Bitterspice did hers. I'll do mine.
If I could be a scientist: I'd head to South Korea to do stem cell work.
If I could be a farmer: I'd sell out and move to the city. I've no head for agriculture.
If I could be a musician: I'd go on tour with the Rollins Band, just for the stories.
If I could be a doctor: I could finally afford health insurance.
If I could be a painter: my cousin, the painter, could develop a sneering hatred of me.
If I could be a gardener: see the farmer sentence.
If I could be a missionary: I'd spread the good news that God is dead.
If I could be a chef: I could finally work with my own Tandoor.
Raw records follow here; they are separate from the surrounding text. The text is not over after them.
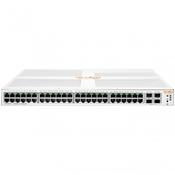 HP Enterprise Instant On 1930M RM 4SFP image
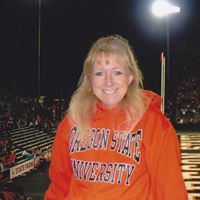 Debbie Amaral Photo 15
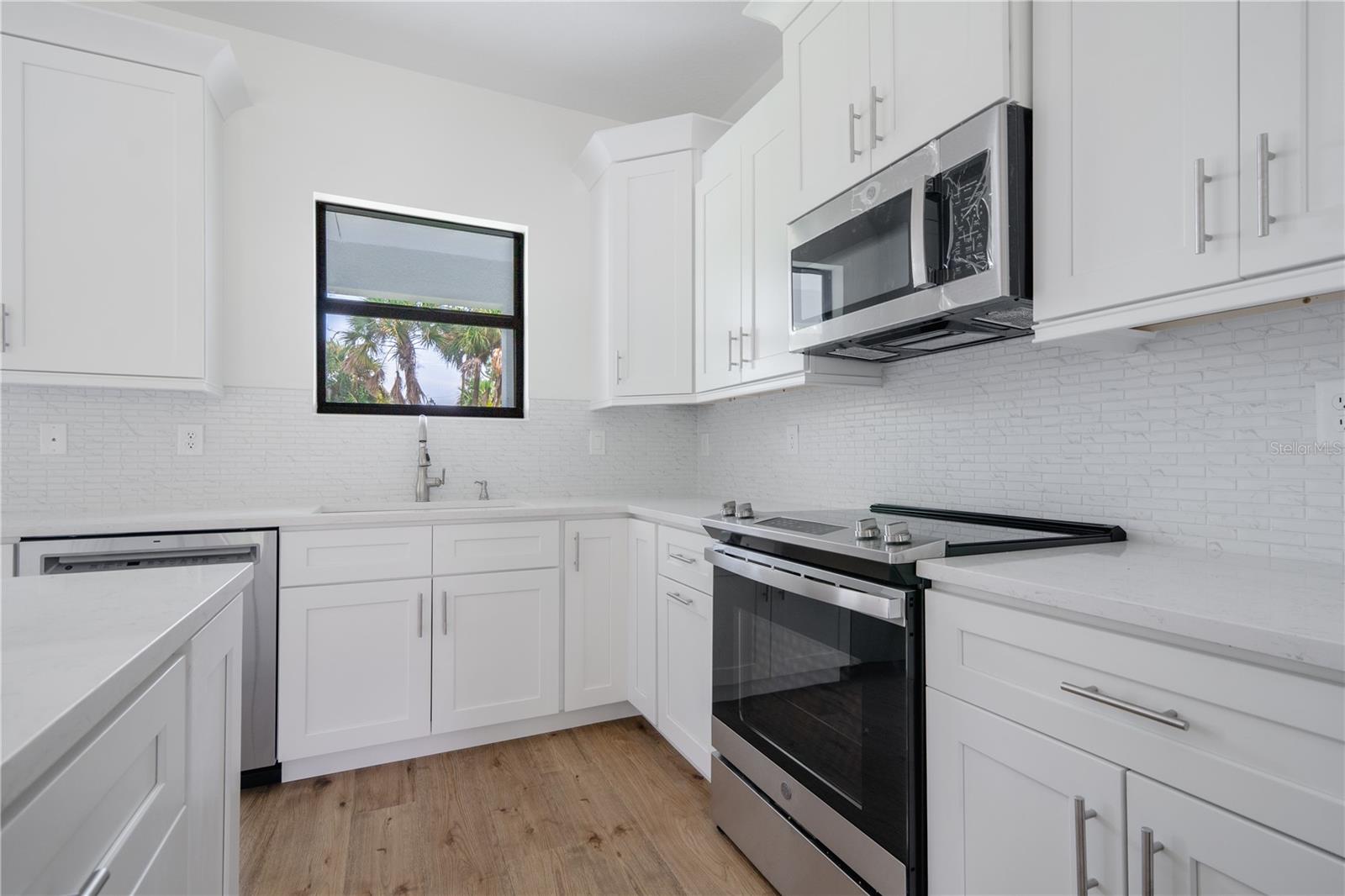 14390 MADDOCK AVE, PORT CHARLOTTE, FL, 33953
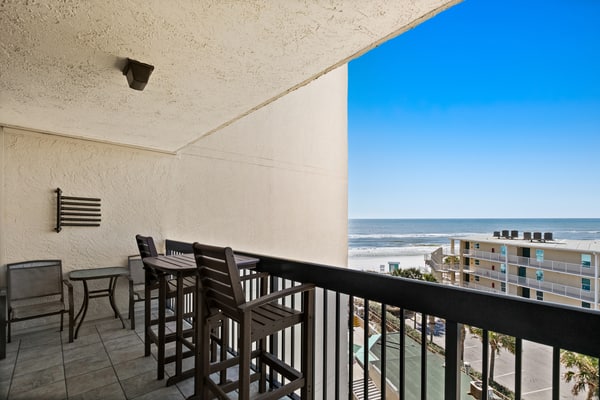 Sundestin Beach Resort 0614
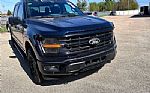 2024 F-150 Thumbnail 3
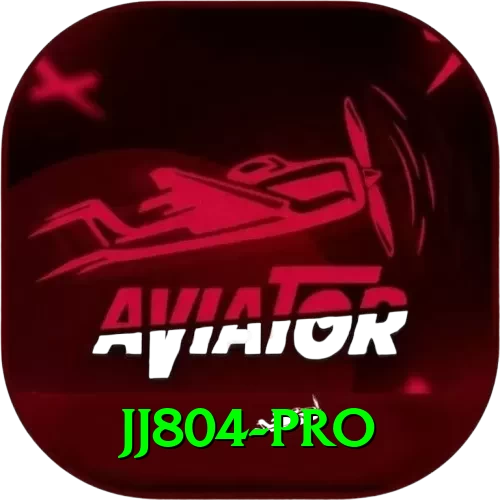 jj804 Apps (Tools & Injectors) Plus v2.8.5 - 2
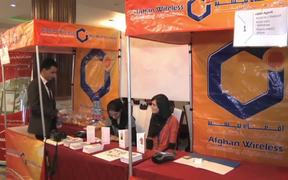 An Overview of the Afghan Economy - Tech - VIDEOTIME.COM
If I could be an architect: I'd rebuild the White House in an early medieval theme to better fit its current inhabitants.
If I could be a linguist: I'd definitively isolate the Seattle accent.
If I could be a psychologist: I'd subject Michael Bay to my Michael-Bay-Film-Aversion protocol.
If I could be a librarian: I'd tell the FBI to fuck off.
If I could be an athlete: I'd be the starting SAM linebacker for the Oakland Raiders.
If I could be a lawyer: I'd try to secure legitimate legal hearings for the GitMo inmates.
If I could be an innkeeper: I'd...yes, dear, I'm doing it, dear!
If I could be a professor: I'd be the mighty famous bigshot who's always on sabbatical.
If I could be a writer: I'd be me.
If I could be a llama-rider: I'd name him Floyd Flewellan the Llovlley Llama of Tywysogaeth Cymru.